▶ **Given information**:
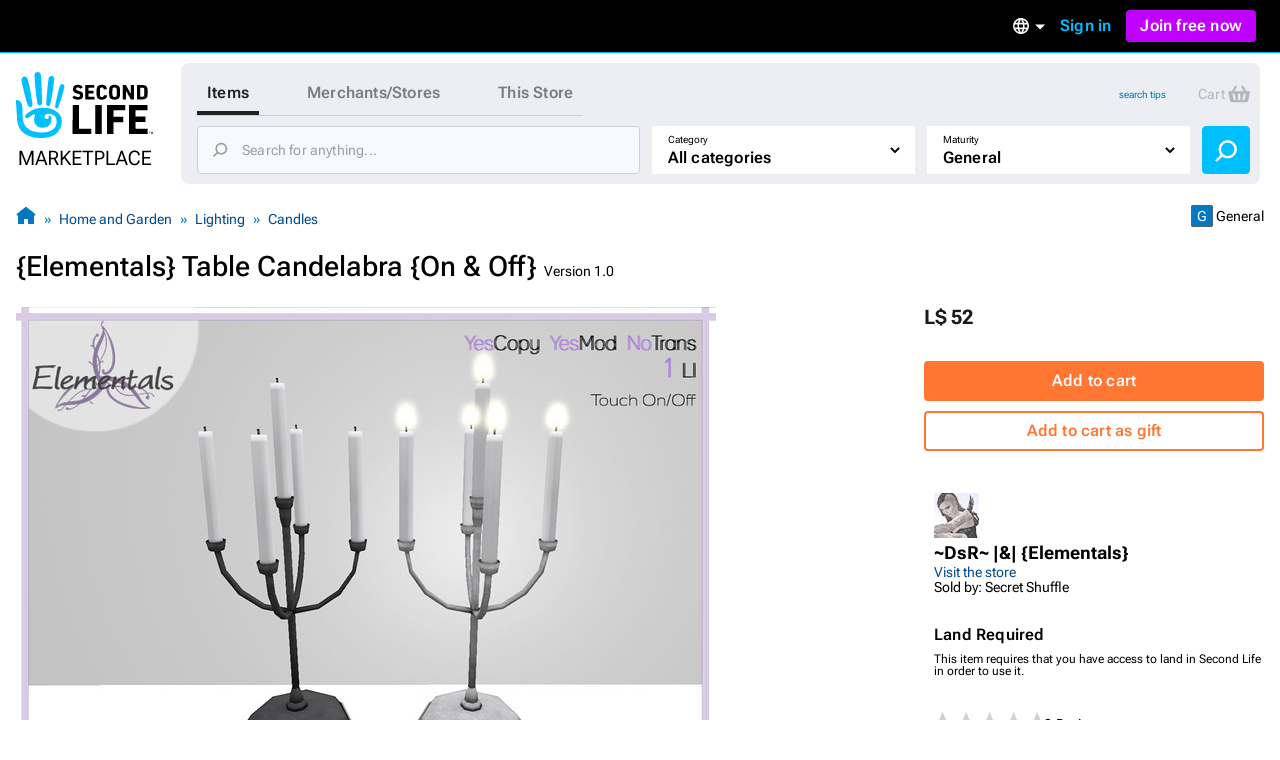

--- FILE ---
content_type: image/svg+xml
request_url: https://marketplace.secondlife.com/slm/icons/social/YouTube.svg
body_size: 163
content:
<svg
  width="20"
  height="21"
  fill="none"
  xmlns="http://www.w3.org/2000/svg"
  role="img"
>
  <path d="M0 10.895c0-5.523 4.477-10 10-10s10 4.477 10 10-4.477 10-10 10-10-4.477-10-10Z" fill="red" />
  <path
    d="M15.11 8.425a1.354 1.354 0 0 0-.943-.968C13.335 7.228 10 7.228 10 7.228s-3.336 0-4.168.229c-.459.126-.82.497-.943.968-.223.854-.223 2.636-.223 2.636s0 1.782.223 2.636c.123.472.484.843.943.969.832.229 4.168.229 4.168.229s3.335 0 4.167-.23c.46-.125.82-.496.943-.967.223-.855.223-2.637.223-2.637s0-1.782-.223-2.636Z"
    fill="#fff"
  />
  <path d="M9 12.895V9.56l2.667 1.667L9 12.895Z" fill="red" />
</svg>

▶ **Exercise brief**: Write out exactly those lines of the records above that lie from the one with "content_type: image/svg+xml" through the last line, including both.

▶ **Your solution**:
content_type: image/svg+xml
request_url: https://marketplace.secondlife.com/slm/icons/social/YouTube.svg
body_size: 163
content:
<svg
  width="20"
  height="21"
  fill="none"
  xmlns="http://www.w3.org/2000/svg"
  role="img"
>
  <path d="M0 10.895c0-5.523 4.477-10 10-10s10 4.477 10 10-4.477 10-10 10-10-4.477-10-10Z" fill="red" />
  <path
    d="M15.11 8.425a1.354 1.354 0 0 0-.943-.968C13.335 7.228 10 7.228 10 7.228s-3.336 0-4.168.229c-.459.126-.82.497-.943.968-.223.854-.223 2.636-.223 2.636s0 1.782.223 2.636c.123.472.484.843.943.969.832.229 4.168.229 4.168.229s3.335 0 4.167-.23c.46-.125.82-.496.943-.967.223-.855.223-2.637.223-2.637s0-1.782-.223-2.636Z"
    fill="#fff"
  />
  <path d="M9 12.895V9.56l2.667 1.667L9 12.895Z" fill="red" />
</svg>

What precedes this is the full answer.